Exercise prompt: Copy these lines word for word, starting at the line that contains "Depicted here, is" and ending at the very last line.
* * *
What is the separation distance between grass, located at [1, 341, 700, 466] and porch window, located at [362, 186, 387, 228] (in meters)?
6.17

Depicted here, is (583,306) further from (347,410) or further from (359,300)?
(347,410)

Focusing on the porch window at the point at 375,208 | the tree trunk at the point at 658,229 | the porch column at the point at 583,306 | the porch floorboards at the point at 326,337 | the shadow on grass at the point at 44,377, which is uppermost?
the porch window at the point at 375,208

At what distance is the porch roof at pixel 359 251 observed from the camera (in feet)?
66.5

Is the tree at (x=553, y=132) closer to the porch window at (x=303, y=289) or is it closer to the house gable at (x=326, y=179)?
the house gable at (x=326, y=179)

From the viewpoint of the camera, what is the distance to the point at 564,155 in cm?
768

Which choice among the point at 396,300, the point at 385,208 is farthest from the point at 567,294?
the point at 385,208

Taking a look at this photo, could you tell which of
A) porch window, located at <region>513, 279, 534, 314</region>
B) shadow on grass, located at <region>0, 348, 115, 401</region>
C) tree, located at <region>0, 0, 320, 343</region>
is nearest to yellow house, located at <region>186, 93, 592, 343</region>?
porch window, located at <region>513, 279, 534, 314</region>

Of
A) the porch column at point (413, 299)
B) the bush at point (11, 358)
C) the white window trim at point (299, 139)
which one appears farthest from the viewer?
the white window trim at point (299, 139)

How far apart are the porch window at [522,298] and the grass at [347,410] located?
* * *
Result for this exercise:
Depicted here, is (583,306) further from (347,410) or further from (359,300)?
(347,410)

Focusing on the porch window at the point at 375,208 | the tree trunk at the point at 658,229 | the porch column at the point at 583,306 | the porch floorboards at the point at 326,337 | the shadow on grass at the point at 44,377, which is uppermost?
the porch window at the point at 375,208

At what distance is the porch roof at pixel 359 251 observed from the camera (in feet)?
66.5

Is the tree at (x=553, y=132) closer to the porch window at (x=303, y=289) or is it closer to the house gable at (x=326, y=179)?
the house gable at (x=326, y=179)

From the viewpoint of the camera, what is the distance to the point at 564,155 in cm?
768

Which choice among the point at 396,300, the point at 385,208 is farthest from the point at 567,294?
the point at 385,208

Taking a look at this photo, could you tell which of
A) porch window, located at <region>513, 279, 534, 314</region>
B) shadow on grass, located at <region>0, 348, 115, 401</region>
C) tree, located at <region>0, 0, 320, 343</region>
is nearest to yellow house, located at <region>186, 93, 592, 343</region>?
porch window, located at <region>513, 279, 534, 314</region>

Of
A) the porch column at point (413, 299)
B) the bush at point (11, 358)
C) the white window trim at point (299, 139)
which one appears farthest from the viewer?
the white window trim at point (299, 139)

How far apart are the porch window at [522,298] and the grass at [347,410] located?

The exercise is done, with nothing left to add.